– Конечно, я помню свою мать.

– Я тоже ее помню, – сказала аспект Элера. – Она была добрая женщина и многим пожертвовала ради того, чтобы выйти за твоего отца и произвести на свет тебя. Она, как и ты, избрала жизнь в служении Вере. Она некогда была сестрой Пятого ордена и пользовалась большим уважением за свое искусство целительницы. Ей предстояло стать одной из мастеров нашего Дома. Быть может, со временем она сделалась бы и аспектом. По велению короля она отправилась вместе с его войском, когда оно выступило в поход во время первого восстания в Кумбраэле. Она повстречала твоего отца, когда тот лежал раненный после битвы в Святилищах. Она лечила ему раны, и между ними возникла любовь, и она покинула орден, чтобы выйти замуж. Знал ли ты об этом?

Ваэлин, онемевший от потрясения, сумел только молча покачать головой. Его детские воспоминания о жизни вне ордена потускнели от времени и от того, что он намеренно подавлял их, однако он помнил, как у него время от времени возникали подозрения, что его родители – люди различного происхождения: очень уж по-разному они говорили, и корявая, безграмотная речь отца слишком сильно контрастировала с гладкой и точной речью матери. Кроме того, отец плохо умел вести себя за столом, часто забывал о ноже и вилке, лежащих рядом с тарелкой, и хватал еду руками, искренне удивляясь, когда матушка мягко укоряла его: «Прошу тебя, дорогой, ты же не в казарме!» Но Ваэлину и в голову не приходило, что когда-то она тоже служила Вере…

– Будь она жива, – голос аспекта Элеры вернул его к действительности, – допустила бы она, чтобы ты отдал свою жизнь ордену?

Искушение солгать было почти непреодолимым. Ваэлин знал, что сказала бы матушка, что бы она почувствовала, увидев его в этом одеянии, с лицом и руками, разбитыми и ссаженными в кровь на тренировках, как ей было бы больно.
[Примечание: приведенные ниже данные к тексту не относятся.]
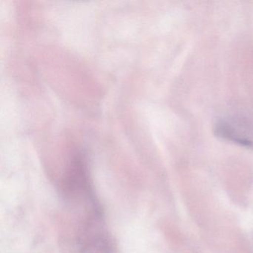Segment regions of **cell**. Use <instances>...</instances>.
Returning a JSON list of instances; mask_svg holds the SVG:
<instances>
[{"label":"cell","instance_id":"cell-1","mask_svg":"<svg viewBox=\"0 0 253 253\" xmlns=\"http://www.w3.org/2000/svg\"><path fill=\"white\" fill-rule=\"evenodd\" d=\"M78 241L81 253H115L112 238L98 211L93 213L84 222L80 231Z\"/></svg>","mask_w":253,"mask_h":253}]
</instances>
Но если сказать это вслух, это сделается реальностью, и от этого уже не спрячешься. Но Ваэлин понимал, что это ловушка. «Они хотят, чтобы я солгал, – осознал он. – Хотят, чтобы я провалился».

– Нет, – ответил он. – Она ненавидела войну.

Вот, он это сказал. Он ведет жизнь, которой его мать ни за что бы для него не хотела, он не чтит ее память…

– Она тебе сама это говорила?

– Нет, она говорила это моему отцу. Она не хотела, чтобы он уезжал на войну с мельденейцами. Она говорила, что ее тошнит от запаха крови. Она бы ни за что не хотела такой жизни мне.

– И что ты чувствуешь по этому поводу? – настойчиво спросила Элера.

Он машинально, не раздумывая ответил:

– Я чувствую себя виноватым.

– И все-таки ты остался, когда была возможность уйти.

– Я чувствовал, что мне следует быть здесь. Следует остаться с моими братьями. Следует узнать все то, чему может научить меня орден.

– Почему?

– Я… я думаю, потому, что так надо. Это то, чего требует от меня Вера. Я знаю меч и посох, как кузнец знает молот и наковальню. Я силен, проворен, ловок, и я…

Он запнулся, зная, что должен произнести это вслух, хотя ему этого ужасно не хотелось.

– И я умею убивать, – договорил он и посмотрел ей в глаза. – Я умею убивать, не колеблясь. Мне было суждено сделаться воином.

В комнате воцарилась тишина – слышно было только чавканье Дендриша Хендрила, жующего очередную вишню. Ваэлин посмотрел по очереди на каждого из них, удивляясь тому, что все они как будто избегали встречаться с ним взглядом. Реакция Элеры Аль-Менды его просто потрясла: она сидела, глядя на свои сцепленные руки, и вид у нее был такой, как будто она вот-вот расплачется.

Наконец Дендриш Хендрил нарушил молчание:

– Довольно, мальчик. Ты можешь идти. Смотри, ничего не говори своим товарищам, когда будешь выходить.